[Questions about pictured scenes]
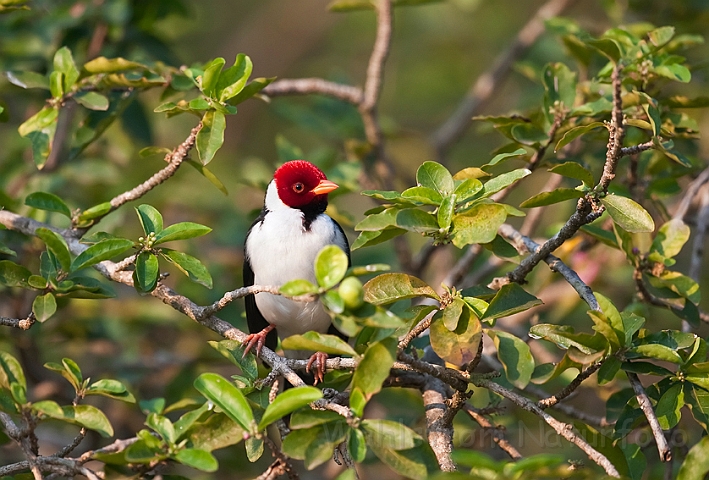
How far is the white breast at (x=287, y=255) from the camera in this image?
3.70 meters

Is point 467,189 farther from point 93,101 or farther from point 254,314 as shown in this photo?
point 254,314

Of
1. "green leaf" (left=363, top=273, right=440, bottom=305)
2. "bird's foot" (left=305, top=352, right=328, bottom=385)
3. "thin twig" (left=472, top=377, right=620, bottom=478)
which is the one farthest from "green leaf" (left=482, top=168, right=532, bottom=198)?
"bird's foot" (left=305, top=352, right=328, bottom=385)

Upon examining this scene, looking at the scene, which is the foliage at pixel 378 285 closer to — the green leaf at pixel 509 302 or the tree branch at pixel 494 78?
the green leaf at pixel 509 302

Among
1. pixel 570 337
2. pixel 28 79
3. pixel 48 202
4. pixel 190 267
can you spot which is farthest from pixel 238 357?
pixel 28 79

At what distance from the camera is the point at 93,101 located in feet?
11.0

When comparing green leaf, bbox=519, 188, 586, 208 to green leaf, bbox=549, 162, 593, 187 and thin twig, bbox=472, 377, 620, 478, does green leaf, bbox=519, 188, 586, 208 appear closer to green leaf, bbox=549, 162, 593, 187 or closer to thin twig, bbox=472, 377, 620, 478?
green leaf, bbox=549, 162, 593, 187

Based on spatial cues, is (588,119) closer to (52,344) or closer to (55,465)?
(55,465)

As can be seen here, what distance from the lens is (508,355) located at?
247 centimetres

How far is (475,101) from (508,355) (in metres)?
3.40

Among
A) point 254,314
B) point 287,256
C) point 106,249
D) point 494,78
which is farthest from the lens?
point 494,78

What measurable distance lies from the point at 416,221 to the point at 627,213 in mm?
676

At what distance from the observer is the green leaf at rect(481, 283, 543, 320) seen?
8.30ft

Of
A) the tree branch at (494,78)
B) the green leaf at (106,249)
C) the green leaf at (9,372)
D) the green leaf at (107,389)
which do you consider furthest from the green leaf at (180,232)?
the tree branch at (494,78)

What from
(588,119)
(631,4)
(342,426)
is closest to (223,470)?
(342,426)
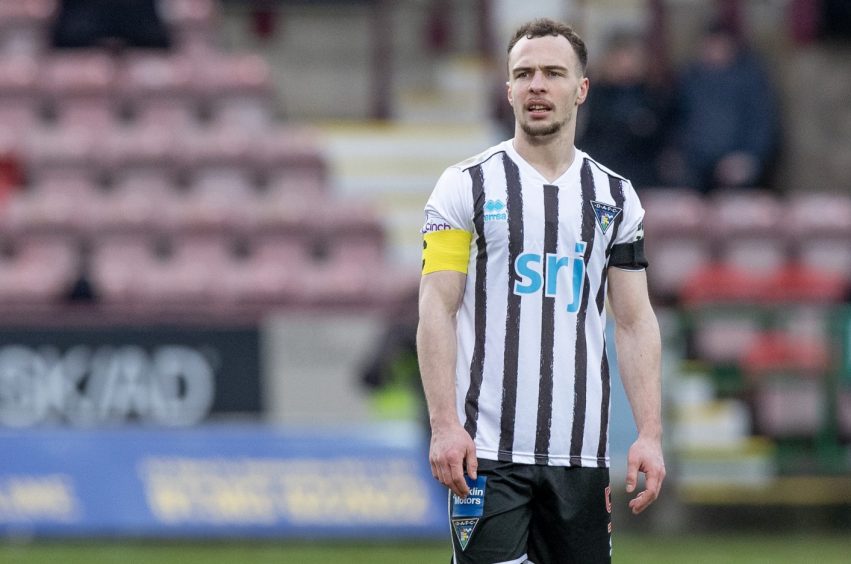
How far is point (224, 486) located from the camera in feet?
28.9

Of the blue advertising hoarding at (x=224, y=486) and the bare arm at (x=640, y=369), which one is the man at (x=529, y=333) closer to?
the bare arm at (x=640, y=369)

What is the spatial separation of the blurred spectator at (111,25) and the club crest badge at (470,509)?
8.73 m

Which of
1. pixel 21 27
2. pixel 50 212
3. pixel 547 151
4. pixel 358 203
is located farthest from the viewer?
pixel 21 27

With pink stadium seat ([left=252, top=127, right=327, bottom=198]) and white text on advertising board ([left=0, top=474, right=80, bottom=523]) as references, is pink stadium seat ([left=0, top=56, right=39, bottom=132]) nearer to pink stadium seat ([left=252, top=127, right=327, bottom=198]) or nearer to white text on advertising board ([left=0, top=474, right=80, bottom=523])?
pink stadium seat ([left=252, top=127, right=327, bottom=198])

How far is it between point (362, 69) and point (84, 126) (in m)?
2.66

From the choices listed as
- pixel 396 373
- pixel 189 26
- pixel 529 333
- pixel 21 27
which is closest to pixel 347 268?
pixel 396 373

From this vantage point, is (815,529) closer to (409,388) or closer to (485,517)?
(409,388)

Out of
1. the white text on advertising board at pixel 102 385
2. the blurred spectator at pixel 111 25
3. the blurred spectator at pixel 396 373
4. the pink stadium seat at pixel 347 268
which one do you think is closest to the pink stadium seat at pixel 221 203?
the pink stadium seat at pixel 347 268

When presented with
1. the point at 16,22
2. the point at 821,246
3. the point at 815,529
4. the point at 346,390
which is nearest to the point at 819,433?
the point at 815,529

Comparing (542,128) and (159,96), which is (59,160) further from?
(542,128)

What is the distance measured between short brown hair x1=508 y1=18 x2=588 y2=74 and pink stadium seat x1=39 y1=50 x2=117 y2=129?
8108 millimetres

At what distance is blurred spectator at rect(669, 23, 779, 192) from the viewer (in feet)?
37.2

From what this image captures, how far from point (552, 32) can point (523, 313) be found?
2.26 ft

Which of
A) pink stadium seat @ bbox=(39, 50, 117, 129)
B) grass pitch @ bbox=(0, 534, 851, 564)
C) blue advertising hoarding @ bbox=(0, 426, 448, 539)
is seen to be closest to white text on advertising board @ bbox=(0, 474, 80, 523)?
blue advertising hoarding @ bbox=(0, 426, 448, 539)
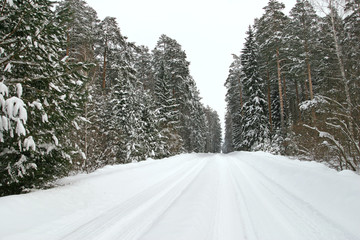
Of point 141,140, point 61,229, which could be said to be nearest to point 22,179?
point 61,229

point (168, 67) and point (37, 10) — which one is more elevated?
point (168, 67)

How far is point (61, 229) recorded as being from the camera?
296cm

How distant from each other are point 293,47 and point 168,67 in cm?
1372

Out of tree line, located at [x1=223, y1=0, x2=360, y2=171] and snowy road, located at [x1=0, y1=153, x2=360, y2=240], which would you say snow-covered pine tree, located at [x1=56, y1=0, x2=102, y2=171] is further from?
tree line, located at [x1=223, y1=0, x2=360, y2=171]

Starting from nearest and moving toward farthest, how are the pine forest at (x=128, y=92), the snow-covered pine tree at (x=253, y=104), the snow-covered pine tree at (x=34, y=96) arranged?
the snow-covered pine tree at (x=34, y=96), the pine forest at (x=128, y=92), the snow-covered pine tree at (x=253, y=104)

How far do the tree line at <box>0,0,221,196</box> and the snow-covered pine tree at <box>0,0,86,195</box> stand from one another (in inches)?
0.9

» **WRITTEN INSTRUCTION**
Please transcribe, word for word, the part of the listing above that opens with the line containing "Starting from nearest" and runs through the end of the listing.

» **SOLVED EXERCISE**
Starting from nearest and moving toward farthest, how are the pine forest at (x=128, y=92), the snow-covered pine tree at (x=253, y=104), the snow-covered pine tree at (x=34, y=96) arranged?
the snow-covered pine tree at (x=34, y=96), the pine forest at (x=128, y=92), the snow-covered pine tree at (x=253, y=104)

How far do the tree line at <box>0,0,221,196</box> and the snow-covered pine tree at <box>0,0,86,195</box> stand from one another (in inches)?
0.9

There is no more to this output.